ACTIVITY A:
Summarize the review of Santa Sangre in two sentences.
ACTIVITY B:
Answer these questions using the review of Santa Sangre:
(i) Besides Jodorowsky, who wrote the screenplay?
(ii) What English title is given in parentheses for the film?
(iii) Which narrative devices does the film use to tell the man's life story?
ACTIVITY C:
Write out the review of Santa Sangre from "Directed by Alejandro" up to and including "from Alejandro Jodorowsky.".

DOCUMENT TEXT:

= Beginning of Section =

Saturday, September 17, 2016

Santa Sangre

Directed by Alejandro Jodorowsky and screenplay by Jodorowsky, Claudio Argento, and Roberto Leoni from a story by Jodorowsky, Santa Sangre (Holy Blood) is the story of a man who reflect on his life being raised in the circus as he looks back at his childhood and his life as an adult. The film is an unconventional life story that plays with unconventional narratives of flashback and flash-forwards to tell the story of this man’s life. Starring Cristobal “Axel” Jodorowsky, Adan Jodorowsky, Teo Jodorowsky, Blanca Guerra, and Guy Stockwell. Santa Sangre is a ravishing yet harrowing film from Alejandro Jodorowsky.

= End of Section =

GIVEN INFORMATION:
= Beginning of Section =

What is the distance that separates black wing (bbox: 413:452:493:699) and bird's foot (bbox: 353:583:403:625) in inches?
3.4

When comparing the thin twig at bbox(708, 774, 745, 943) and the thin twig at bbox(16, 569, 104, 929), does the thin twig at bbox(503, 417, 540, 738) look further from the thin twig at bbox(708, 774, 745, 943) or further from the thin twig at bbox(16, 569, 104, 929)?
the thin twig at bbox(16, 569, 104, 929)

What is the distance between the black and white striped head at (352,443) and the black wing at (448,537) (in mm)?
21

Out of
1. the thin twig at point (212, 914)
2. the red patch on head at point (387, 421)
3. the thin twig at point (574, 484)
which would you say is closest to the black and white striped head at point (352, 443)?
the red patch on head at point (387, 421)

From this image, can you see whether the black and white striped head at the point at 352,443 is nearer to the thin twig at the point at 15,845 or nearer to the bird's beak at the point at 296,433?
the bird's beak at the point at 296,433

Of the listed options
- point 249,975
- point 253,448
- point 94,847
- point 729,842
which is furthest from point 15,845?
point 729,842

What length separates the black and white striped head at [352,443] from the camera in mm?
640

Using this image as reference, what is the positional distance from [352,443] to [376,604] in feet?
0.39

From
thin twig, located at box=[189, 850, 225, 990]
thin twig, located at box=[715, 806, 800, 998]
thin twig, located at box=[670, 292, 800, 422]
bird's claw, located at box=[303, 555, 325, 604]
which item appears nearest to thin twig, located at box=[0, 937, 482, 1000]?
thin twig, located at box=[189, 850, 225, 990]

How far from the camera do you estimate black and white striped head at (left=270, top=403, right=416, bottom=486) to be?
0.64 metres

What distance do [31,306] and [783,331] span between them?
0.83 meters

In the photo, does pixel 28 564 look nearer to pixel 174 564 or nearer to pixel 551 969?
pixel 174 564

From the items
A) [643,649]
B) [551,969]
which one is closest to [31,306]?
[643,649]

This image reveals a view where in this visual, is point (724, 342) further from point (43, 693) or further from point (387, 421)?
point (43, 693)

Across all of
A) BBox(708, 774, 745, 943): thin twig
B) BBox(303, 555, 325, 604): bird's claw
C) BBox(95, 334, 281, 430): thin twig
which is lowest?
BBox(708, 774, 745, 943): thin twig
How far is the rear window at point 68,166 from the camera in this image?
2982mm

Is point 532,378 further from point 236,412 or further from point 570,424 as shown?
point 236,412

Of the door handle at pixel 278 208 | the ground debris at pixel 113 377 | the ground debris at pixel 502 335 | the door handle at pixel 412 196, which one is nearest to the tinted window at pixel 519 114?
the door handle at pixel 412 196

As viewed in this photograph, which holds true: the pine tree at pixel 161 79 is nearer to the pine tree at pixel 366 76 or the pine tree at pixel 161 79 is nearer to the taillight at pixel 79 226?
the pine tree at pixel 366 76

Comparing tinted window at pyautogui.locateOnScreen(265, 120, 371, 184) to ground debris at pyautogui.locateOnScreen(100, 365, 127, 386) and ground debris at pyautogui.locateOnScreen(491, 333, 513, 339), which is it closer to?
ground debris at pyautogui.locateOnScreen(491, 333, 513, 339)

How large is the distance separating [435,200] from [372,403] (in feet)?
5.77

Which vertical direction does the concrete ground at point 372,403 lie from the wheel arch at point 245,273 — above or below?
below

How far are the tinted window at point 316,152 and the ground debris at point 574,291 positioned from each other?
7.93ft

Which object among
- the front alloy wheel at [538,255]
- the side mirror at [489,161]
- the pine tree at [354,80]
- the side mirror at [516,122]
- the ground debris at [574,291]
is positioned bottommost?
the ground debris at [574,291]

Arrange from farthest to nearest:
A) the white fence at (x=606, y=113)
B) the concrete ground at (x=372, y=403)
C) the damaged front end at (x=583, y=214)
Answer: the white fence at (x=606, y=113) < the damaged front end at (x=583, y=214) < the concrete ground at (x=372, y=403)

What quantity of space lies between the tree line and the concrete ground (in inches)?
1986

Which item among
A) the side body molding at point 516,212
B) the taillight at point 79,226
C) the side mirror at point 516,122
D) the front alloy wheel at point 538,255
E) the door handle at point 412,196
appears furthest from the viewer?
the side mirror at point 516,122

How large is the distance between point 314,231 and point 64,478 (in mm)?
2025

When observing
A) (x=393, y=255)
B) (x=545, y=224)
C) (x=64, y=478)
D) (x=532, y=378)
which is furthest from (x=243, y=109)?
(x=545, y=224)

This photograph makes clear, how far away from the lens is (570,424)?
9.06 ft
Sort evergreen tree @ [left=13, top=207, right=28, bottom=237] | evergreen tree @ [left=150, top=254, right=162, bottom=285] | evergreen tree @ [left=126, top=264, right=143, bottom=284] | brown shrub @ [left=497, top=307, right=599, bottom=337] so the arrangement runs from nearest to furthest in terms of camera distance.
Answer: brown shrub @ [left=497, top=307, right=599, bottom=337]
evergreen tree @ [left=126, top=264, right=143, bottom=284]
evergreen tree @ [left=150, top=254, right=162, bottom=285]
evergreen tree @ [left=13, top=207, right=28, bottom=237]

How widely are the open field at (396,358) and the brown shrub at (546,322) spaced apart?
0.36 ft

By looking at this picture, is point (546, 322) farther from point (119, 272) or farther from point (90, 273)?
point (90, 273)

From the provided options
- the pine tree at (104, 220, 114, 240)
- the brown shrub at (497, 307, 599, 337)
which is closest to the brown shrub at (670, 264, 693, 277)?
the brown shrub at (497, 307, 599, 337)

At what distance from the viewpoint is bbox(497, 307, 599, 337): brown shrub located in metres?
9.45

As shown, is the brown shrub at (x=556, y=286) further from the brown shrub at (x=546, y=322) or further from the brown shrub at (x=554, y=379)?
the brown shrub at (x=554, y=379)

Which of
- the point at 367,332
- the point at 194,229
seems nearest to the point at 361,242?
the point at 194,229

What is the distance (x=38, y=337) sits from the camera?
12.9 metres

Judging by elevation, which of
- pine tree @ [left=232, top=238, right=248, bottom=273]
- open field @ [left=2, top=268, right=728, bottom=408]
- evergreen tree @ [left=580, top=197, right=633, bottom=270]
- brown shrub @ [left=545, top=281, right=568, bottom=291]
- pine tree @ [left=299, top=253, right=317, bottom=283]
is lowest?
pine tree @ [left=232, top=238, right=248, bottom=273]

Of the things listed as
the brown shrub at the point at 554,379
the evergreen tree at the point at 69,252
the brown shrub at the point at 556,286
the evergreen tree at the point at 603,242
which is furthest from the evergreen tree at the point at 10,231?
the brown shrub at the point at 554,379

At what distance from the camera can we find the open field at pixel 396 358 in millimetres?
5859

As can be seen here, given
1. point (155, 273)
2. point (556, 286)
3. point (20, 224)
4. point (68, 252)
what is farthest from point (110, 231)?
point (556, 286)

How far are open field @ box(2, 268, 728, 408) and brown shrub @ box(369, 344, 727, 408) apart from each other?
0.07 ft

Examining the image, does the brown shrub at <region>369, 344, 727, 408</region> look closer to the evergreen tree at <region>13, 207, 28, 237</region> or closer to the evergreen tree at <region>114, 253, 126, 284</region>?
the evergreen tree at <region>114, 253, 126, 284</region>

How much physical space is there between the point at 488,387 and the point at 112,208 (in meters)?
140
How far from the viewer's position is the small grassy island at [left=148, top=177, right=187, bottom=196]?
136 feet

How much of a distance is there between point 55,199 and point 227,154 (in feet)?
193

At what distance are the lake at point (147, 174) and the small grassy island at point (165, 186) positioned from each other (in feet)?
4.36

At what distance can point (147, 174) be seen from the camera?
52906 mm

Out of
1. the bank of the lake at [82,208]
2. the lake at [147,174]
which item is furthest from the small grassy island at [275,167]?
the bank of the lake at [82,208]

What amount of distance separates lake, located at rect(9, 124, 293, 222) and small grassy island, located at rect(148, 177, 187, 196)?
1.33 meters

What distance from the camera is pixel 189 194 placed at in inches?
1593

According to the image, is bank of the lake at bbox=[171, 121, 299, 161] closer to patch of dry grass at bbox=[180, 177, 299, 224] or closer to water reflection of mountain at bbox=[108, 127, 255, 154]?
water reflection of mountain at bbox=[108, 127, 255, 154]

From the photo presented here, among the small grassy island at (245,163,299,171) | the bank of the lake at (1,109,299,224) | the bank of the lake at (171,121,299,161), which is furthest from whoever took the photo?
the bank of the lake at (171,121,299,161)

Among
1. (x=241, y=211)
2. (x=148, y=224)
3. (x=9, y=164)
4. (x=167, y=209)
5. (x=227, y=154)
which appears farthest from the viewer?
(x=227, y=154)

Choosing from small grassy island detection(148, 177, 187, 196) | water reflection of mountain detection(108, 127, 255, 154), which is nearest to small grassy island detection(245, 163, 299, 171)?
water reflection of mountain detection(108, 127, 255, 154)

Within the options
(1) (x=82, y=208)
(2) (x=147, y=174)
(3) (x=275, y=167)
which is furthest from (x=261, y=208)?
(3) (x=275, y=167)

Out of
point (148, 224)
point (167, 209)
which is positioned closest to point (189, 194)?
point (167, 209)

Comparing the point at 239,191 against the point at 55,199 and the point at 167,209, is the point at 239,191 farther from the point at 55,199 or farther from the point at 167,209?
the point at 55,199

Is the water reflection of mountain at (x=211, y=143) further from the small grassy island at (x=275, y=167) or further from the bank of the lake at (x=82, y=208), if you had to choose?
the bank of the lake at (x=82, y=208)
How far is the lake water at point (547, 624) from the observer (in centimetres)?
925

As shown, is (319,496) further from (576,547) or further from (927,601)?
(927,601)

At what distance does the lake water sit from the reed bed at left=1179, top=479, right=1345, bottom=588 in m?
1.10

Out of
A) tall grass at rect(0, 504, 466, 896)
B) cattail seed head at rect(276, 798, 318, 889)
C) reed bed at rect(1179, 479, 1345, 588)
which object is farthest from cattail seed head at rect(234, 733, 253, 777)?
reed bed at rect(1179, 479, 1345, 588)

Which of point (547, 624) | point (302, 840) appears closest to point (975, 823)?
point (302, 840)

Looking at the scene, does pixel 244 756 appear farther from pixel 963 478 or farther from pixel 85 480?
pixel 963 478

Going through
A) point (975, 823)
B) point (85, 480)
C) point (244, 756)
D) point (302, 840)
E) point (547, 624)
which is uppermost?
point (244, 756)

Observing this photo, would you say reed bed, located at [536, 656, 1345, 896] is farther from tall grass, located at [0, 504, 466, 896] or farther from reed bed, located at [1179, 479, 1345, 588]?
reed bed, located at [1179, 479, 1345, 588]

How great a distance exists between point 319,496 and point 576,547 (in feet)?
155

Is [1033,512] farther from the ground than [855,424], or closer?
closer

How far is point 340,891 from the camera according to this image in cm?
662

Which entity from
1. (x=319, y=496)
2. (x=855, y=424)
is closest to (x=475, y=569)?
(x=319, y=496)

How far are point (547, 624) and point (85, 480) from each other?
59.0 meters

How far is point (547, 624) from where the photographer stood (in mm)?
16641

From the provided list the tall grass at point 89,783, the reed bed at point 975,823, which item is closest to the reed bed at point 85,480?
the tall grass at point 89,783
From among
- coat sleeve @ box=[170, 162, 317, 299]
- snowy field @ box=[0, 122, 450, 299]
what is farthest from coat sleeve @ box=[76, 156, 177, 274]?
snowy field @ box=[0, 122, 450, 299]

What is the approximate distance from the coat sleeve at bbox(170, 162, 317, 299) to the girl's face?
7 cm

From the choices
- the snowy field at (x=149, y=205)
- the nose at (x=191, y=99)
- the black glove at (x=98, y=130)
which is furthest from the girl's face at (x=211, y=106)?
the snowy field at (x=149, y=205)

= End of Section =

WRITTEN REPLY A:
Santa Sangre, directed by Alejandro Jodorowsky, tells the story of a man raised in the circus who looks back at his childhood and his adult life. It tells his life story through flashbacks and flash-forwards, and the review calls it ravishing yet harrowing.

WRITTEN REPLY B:
(i) Claudio Argento and Roberto Leoni
(ii) Holy Blood
(iii) Flashbacks and flash-forwards

WRITTEN REPLY C:
Directed by Alejandro Jodorowsky and screenplay by Jodorowsky, Claudio Argento, and Roberto Leoni from a story by Jodorowsky, Santa Sangre (Holy Blood) is the story of a man who reflect on his life being raised in the circus as he looks back at his childhood and his life as an adult. The film is an unconventional life story that plays with unconventional narratives of flashback and flash-forwards to tell the story of this man’s life. Starring Cristobal “Axel” Jodorowsky, Adan Jodorowsky, Teo Jodorowsky, Blanca Guerra, and Guy Stockwell. Santa Sangre is a ravishing yet harrowing film from Alejandro Jodorowsky.